DIRECTIONS
**a)** In the Halloween safety tips, how old must a person be to use the SoberRide service?
**b)** Extend the Halloween safety tips past their final line.

PASSAGE FOR REVIEW
——
Oct. 31 is the one day a year on which kids (and many adults) let loose and have fun – dressing up as their favorite sports and music personality, movie star or the more traditional zombies, vampires, ghouls and ghosts.
The Montgomery County and Prince George’s Police Forces and Fire Departments as well as the ASPCA have issued a number of tips for keeping children, adults and even pets safe this Halloween.
- Safety in Numbers – Always trick or treat in groups, not only is this good for general safety, but groups are more easily seen by cars.
- Light up the Night – While the economy may make this one difficult, some type of lighting or reflective material on costumes can really help make it easier to see children and parents in the dark. Carrying flashlights can save lives on those poorly-lit streets.
- Candy Check – Parents should closely review treats before allowing children to indulge. Treats that are unwrapped, or show signs of having been opened, should not be eaten. Fruit should be sliced into small pieces and checked for foreign objects. Keep small pieces of candy away from infants and very small children, as they can easily become lodged in the throat and cause choking.
- Screams are for more than Scares – Tell children that if they are approached by strangers to make noise – yell out and try to draw the attention of others.
- Enjoy Treats Rather than Tricks – Spending a few extra dollars to be safe and really illuminating the front of your house or staying outside with your neighbors can help keep trick-or-treaters from falling and may help deter those tricksters who like to smash pumpkins, throw eggs or toilet paper the trees.
For Halloween party-goers:
- Don’t drink and drive.
- Make sure that all persons in the car are secured by seat belts.
- Don’t wear the mask or any other portion of your costume that will obstruct your vision.
- Take extra caution for potential trick-or-treaters on the streets - many costumes are hard to see at night.
- Before drinking, designate a sober driver, and leave your car keys at home.
- If you’re impaired, take a taxi, call a sober friend or family member, or use public transportation so you are sure to get home safely.
- To receive a free cab ride home (up to a $30 fare), between Wednesday, October 31st, 2012, from 10:00 p.m. to 4:00 a.m. on Thursday, November 1st, 2012, call 800-200-8294 (TAXI). You must be 21 or older to use the SoberRide service.
——
DATA SUPPLIED

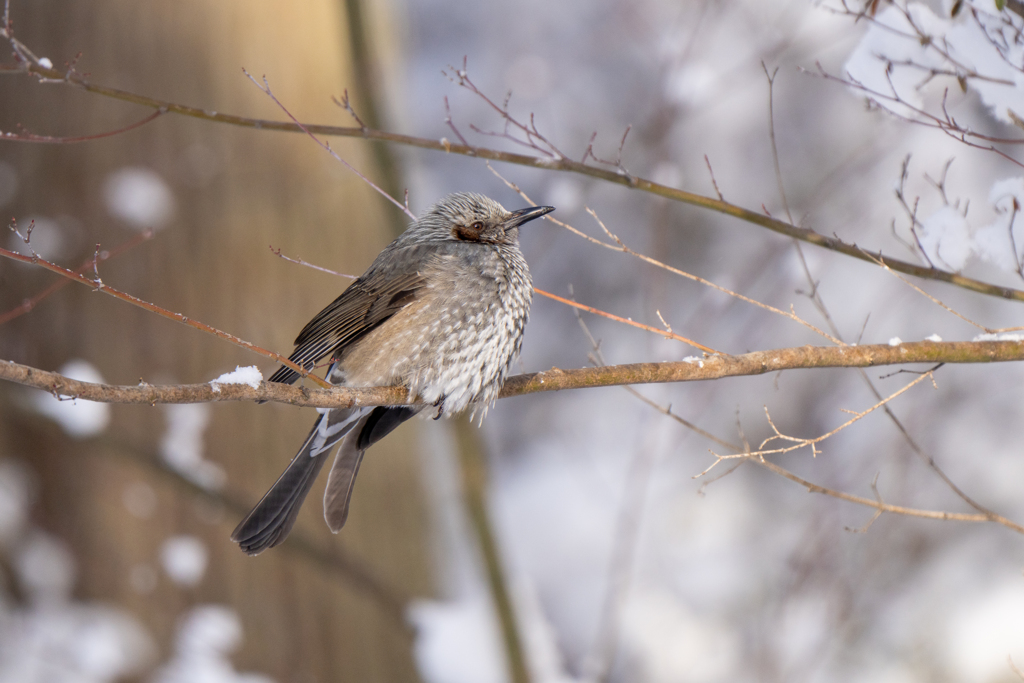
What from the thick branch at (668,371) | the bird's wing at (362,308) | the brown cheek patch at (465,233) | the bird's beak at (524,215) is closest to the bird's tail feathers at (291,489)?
the bird's wing at (362,308)

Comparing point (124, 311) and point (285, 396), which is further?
point (124, 311)

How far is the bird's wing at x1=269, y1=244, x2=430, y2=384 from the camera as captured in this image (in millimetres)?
2887

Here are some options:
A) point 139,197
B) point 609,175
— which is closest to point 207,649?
point 139,197

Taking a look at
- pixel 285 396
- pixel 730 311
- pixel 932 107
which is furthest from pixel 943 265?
pixel 730 311

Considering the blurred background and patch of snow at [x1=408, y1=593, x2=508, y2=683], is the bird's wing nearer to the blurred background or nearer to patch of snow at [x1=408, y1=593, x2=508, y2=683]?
the blurred background

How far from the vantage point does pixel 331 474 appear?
9.66 ft

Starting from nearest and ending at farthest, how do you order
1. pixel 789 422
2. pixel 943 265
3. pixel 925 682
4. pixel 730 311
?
pixel 943 265 → pixel 925 682 → pixel 789 422 → pixel 730 311

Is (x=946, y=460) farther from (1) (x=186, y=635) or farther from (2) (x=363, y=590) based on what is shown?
(1) (x=186, y=635)

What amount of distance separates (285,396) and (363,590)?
2451mm

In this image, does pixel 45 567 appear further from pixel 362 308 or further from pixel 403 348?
pixel 403 348

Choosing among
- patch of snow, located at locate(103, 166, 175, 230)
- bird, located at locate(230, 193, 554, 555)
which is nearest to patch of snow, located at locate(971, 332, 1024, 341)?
bird, located at locate(230, 193, 554, 555)

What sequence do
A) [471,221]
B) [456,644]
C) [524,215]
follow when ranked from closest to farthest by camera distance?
[524,215]
[471,221]
[456,644]

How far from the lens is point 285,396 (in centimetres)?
204

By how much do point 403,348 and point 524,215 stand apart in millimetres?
805
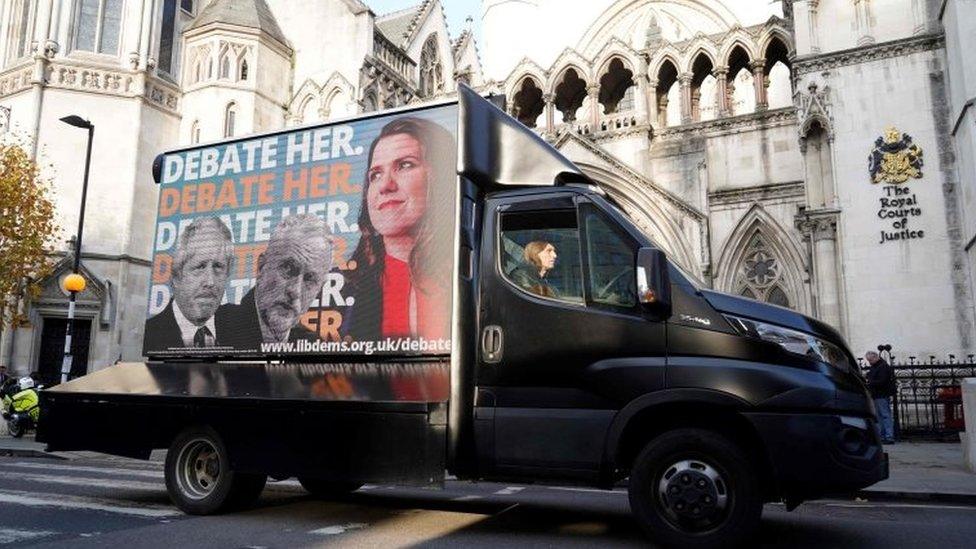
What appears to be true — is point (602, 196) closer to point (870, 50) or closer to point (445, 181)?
point (445, 181)

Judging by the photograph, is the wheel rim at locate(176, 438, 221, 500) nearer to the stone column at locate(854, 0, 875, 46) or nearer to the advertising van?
the advertising van

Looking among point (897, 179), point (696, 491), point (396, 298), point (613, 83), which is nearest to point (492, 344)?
point (396, 298)

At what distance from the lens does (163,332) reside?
7.50m

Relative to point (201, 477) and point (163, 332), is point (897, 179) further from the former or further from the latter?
point (201, 477)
——
SOLVED TASKS
**a)** 21 or older.

**b)**
- Reduce fire risk by using battery-powered lights instead of candles in your jack-o-lanterns.
- No tricks, no treats: That bowl of candy is for trick-or-treaters, not for Scruffy and Fluffy. Chocolate in all forms—especially dark or baking chocolate—can be very dangerous for dogs and cats. Candies containing the artificial sweetener xylitol can also cause problems. If you do suspect your pet has ingested something toxic, please call your veterinarian or the ASPCA Animal Poison Control Center at (888) 426-4435.
- Dress-up can be a big mess-up for some pets. Please don't put your dog or cat in a costume UNLESS you know he or she loves it (yup, a few pets are real hams!). For some pets, however, wearing a costume may cause undue stress.
- All but the most social dogs and cats should be kept in a separate room away from the front door during peak trick-or-treating hours. Too many strangers can be scary and stressful for pets. Also, your pet may not recognize a familiar person wearing a costume and may become aggressive.
- A carved pumpkin certainly is festive, but do exercise caution if you choose to add a candle. Pets can easily knock over a lit pumpkin and cause a fire. Curious kittens especially run the risk of getting burned or singed by candle flames. See tip No. 5 under “For party-goers” above.
- IDs, please! Always make sure your dog or cat has proper identification. If for any reason your pet escapes and becomes lost, a collar and tags and/or a microchip can be a lifesaver, increasing the chances that he or she will be returned to you.